Up You Jack
When a criticism begins “A revolutionary alto saxophonist named Ornette Coleman plunged jazz down a blind alley some years ago when he claimed that it was impossible to play anything new on the chord changes of standard tunes”, the reader might imagine that the article was written in the sixties.
Actually he would be very wrong, because this appeared in London’s Evening Standard on March 5th, 1980. What is more surprising, however, is that this assassination of Ornette Coleman, which continues for over half of the piece, is really a review, singing the praises of the gifted George Coleman.
That the Evening Standard has itself a jazz critic who knows little about jazz is their business. That Mr. Jack Massarik clings to old sixth-form ‘intellectualism’ by comparing the harmonic subtleties of bebop with the music of J. S. Bach is forgivable.

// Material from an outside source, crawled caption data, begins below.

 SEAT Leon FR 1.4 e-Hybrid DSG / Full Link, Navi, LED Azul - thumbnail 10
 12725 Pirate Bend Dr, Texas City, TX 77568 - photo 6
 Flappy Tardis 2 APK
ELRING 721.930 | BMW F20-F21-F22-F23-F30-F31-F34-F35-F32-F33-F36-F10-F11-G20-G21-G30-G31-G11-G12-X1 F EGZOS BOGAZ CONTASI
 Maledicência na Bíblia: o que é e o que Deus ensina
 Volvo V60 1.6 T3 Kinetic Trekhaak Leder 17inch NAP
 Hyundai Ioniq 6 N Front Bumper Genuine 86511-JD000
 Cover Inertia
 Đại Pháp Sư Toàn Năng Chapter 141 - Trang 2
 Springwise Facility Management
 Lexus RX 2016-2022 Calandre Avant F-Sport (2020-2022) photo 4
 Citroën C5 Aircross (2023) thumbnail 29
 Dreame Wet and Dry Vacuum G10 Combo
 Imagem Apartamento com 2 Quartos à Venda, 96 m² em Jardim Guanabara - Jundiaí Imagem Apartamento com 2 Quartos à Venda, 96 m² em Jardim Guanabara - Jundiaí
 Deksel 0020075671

What is less acceptable is the fact that he changes jazz history to suit his own reactionary ideas.
I will not bore our informed readership by listing standard tunes that Coleman has developed in the near-orthodox bop manner, nor will I embarrass Mr. Massarik with the names of Ornette’s twelve-bar performances that are already yardsticks by which contemporary blues playing is judged. Nevertheless, I would like to take up his next statement in which he asserts that “A lot of jazz musicians believed him at the time, and some still do.” Here we have the real crux of the matter.

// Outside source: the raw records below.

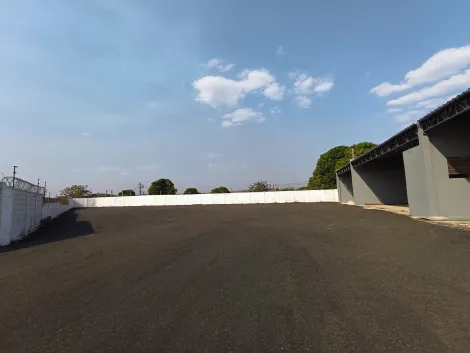 imagem 2 - Imóveis Comerciais - Galpão Comercial imagem 2 - Imóveis Comerciais - Galpão Comercial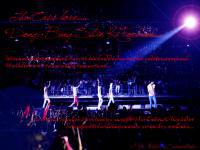 thaicass love tvxq forever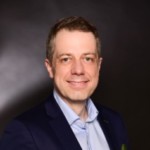 Profilbild von Volker Hunold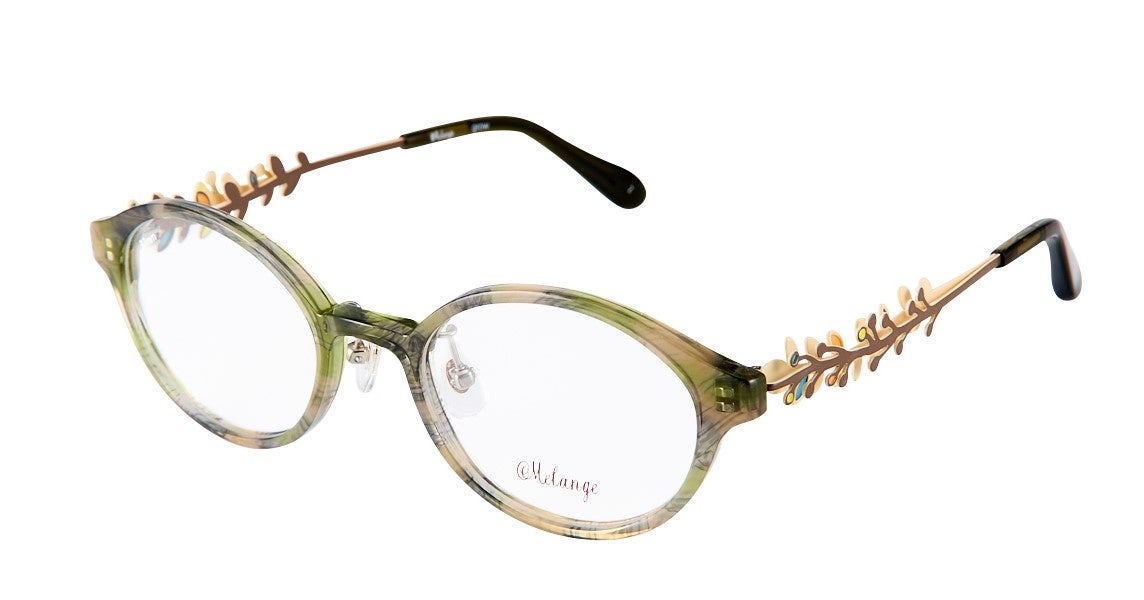 grow col.2 ヒマワリ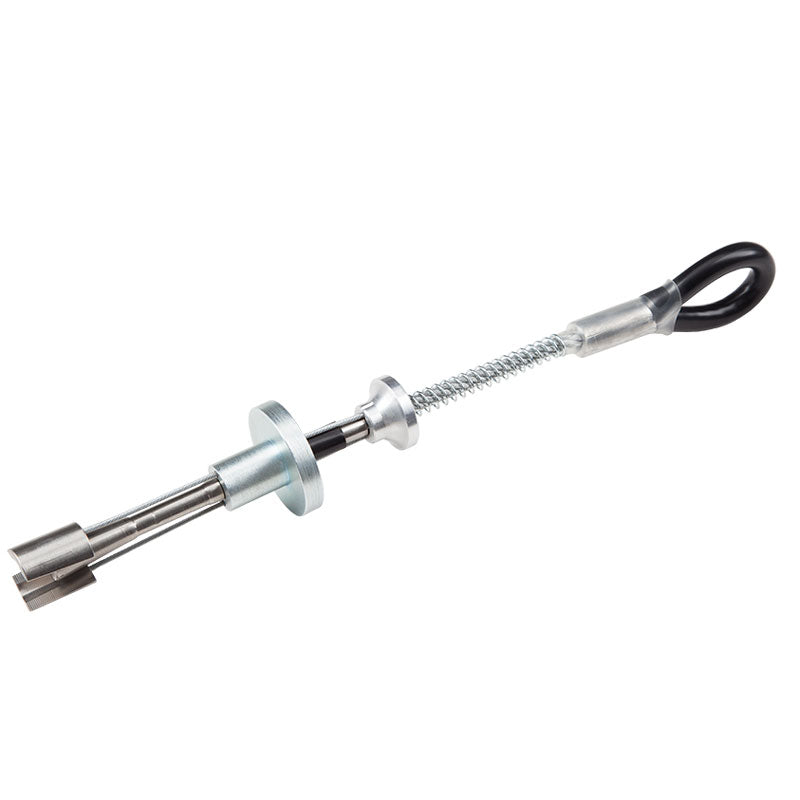 TEMPCON TEMPORARY CONCRETE ANCHOR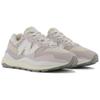 New New Balance 57/40 White Beige Women's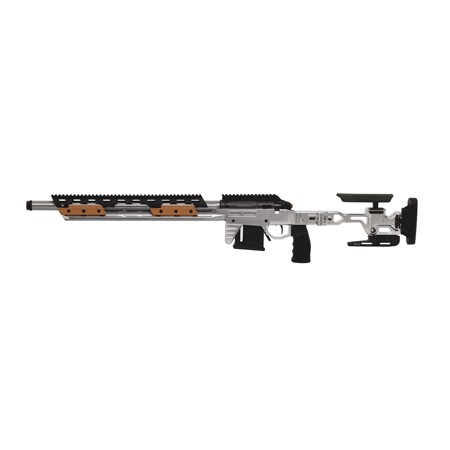 CARABINE 22 LONG RIFLE VICTRIX KINETIC
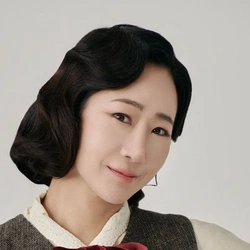 이지현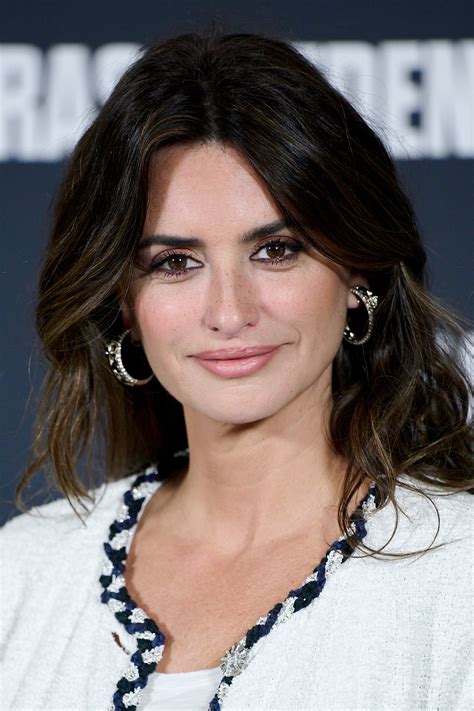 penelope cruz Search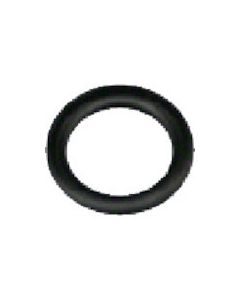 Parts for Tap Touch 1อัน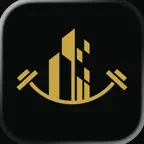 Rack City iOS Icon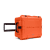 Nanuk 960 Survival Case 79L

From what source did Mr. Massarik get the information that Coleman ever said that it was impossible to play anything new on the changes of a standard? In several conversations I have had with him, he has never said anything of the sort, and most of these discussions were about his musical ideals. Admittedly the main body of his work has deliberately avoided the paths set out by chord sequences, choosing instead that his melodically free solos should induce their own sequential progress.

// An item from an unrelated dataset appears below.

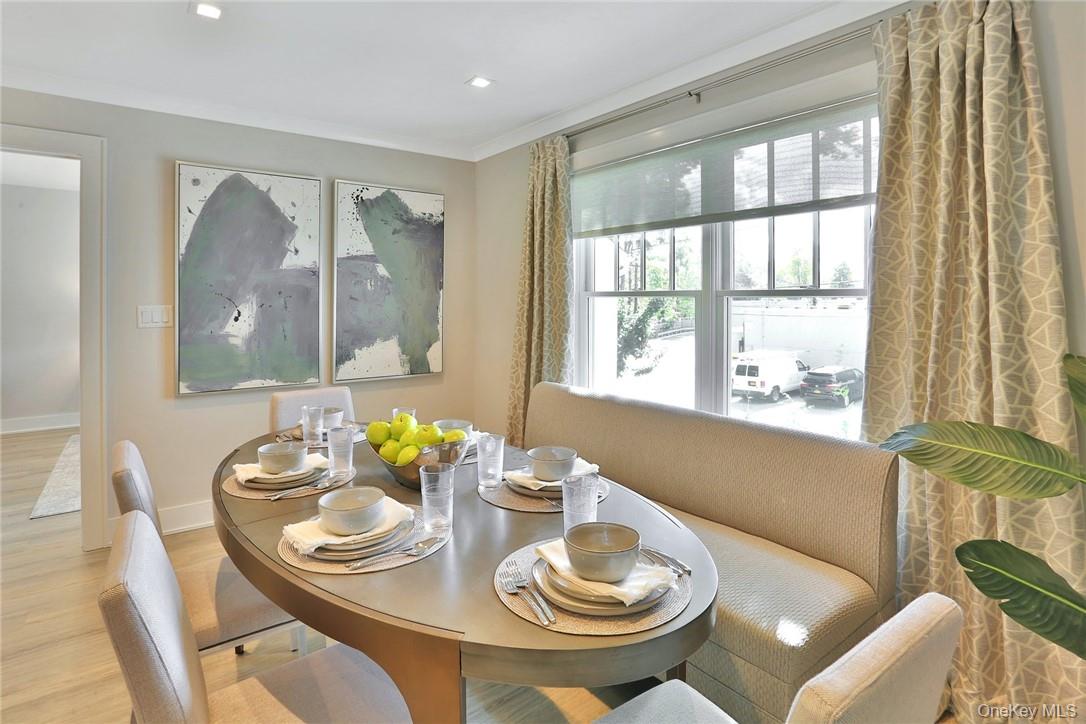 470 Main Street # 11, Armonk, NY 10504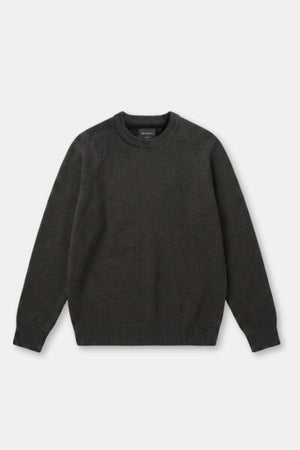Mr Simple Fred Knit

Yes, Mr. Massarik, many musicians did believe this was a highly valid approach to jazz soloing, but very few of the established players at the time saw it as the only way to play. What is true is that subsequently nearly all of the younger men have taken the ideals of his musical vernacular, together with those of men like Cecil Taylor and to a lesser extent John Coltrane, as a starting point for their own development.
This excludes the cosy anachronism of the odd characters such as Scott Hamilton, but it presents a situation that is the antithesis of Massarik’s “some still do”. The fact is that nearly all do, if we are to accept that a music as vitally creative as jazz should progress.
The spirit of Ornette Coleman’s music has entered nearly every fabric of modern jazz and the music is the richer for that fact. In many ways it is similar to the way in which bop infiltrated all of the dance music of the fifties. In the finish it became so much part of the overall sound that people hardly noticed it.
There are certainly very few saxophonists today who do not transcend the language of bop in some way or another, very few who do not shade their styles with ideas culled from the free movement. A saxophonist does not need to play free form to colour his performance with something from the music of the free pioneers.
I can only suggest that Mr. Massarik switches his reading away from the Sunday supplements.